大和と並んで歩きながら、雪奈が問いかける。
そんな雪奈を横目で見下ろしながら、大和が答えた。


「今日、お店予約してたんです。予約時間ギリギリだけど、すぐそこだから間に合うかな。」


「お店予約してくれてたんだ!ありがとうね。」


「いえいえ。ホントは、そのお店でご飯食べた後に告白しようと思ってたんですけどね。」


「そ、そうなんだ。なんか予定狂っちゃってごめんね?」


そう言って謝った雪奈に、大和があははっと笑って言葉を返した。


「まぁ、緊張して飯食べれるか心配してたけど、その心配がなくなったから、思いっきり食べれるし、結果オーライかな。

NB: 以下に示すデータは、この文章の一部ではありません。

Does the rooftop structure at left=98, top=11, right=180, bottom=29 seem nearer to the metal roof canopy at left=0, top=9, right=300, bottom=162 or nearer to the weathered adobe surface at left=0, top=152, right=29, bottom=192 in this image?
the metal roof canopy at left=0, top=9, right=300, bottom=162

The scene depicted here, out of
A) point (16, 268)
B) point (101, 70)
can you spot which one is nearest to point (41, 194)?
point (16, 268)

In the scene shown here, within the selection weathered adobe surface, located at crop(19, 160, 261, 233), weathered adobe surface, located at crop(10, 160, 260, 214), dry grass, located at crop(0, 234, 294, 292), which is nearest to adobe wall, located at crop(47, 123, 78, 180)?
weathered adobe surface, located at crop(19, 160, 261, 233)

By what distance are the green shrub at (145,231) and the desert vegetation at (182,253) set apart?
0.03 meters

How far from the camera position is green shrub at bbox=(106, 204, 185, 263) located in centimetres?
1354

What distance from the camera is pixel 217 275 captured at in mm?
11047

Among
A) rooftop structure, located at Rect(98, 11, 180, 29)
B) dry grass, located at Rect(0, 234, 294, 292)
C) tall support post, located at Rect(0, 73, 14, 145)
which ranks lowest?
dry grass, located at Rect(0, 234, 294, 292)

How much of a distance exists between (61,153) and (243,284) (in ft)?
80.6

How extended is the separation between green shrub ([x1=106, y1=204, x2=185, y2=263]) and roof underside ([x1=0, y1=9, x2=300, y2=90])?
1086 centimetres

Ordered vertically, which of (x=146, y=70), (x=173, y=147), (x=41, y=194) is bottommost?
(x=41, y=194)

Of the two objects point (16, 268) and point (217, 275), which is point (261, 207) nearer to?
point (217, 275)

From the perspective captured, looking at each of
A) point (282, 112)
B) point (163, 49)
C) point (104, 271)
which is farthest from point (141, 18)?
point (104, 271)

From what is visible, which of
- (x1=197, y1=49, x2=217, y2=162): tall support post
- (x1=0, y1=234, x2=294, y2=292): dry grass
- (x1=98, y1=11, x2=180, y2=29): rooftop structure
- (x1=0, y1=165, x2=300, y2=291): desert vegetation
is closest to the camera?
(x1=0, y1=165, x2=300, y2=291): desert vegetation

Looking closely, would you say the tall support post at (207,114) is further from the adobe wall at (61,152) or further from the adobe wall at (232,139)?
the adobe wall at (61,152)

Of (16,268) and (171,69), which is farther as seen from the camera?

いや、でも幸せで胸いっぱいで、食べれない可能性もあるな…。」


ブツブツと最後に呟いた大和の言葉に、クスクスと笑う。


そんな雪奈を、大和がまた優しい表情で見下ろした。


「…雪奈さん、今日、いつも以上に可愛い。俺とのデートのために、そんな可愛くしてきてくれたんですか?」


「え!?」


急に褒められ、一人であわあわしていると、頬を赤く染めた大和がニカッと笑って「これはさすがに自意識過剰?」と聞いてきた。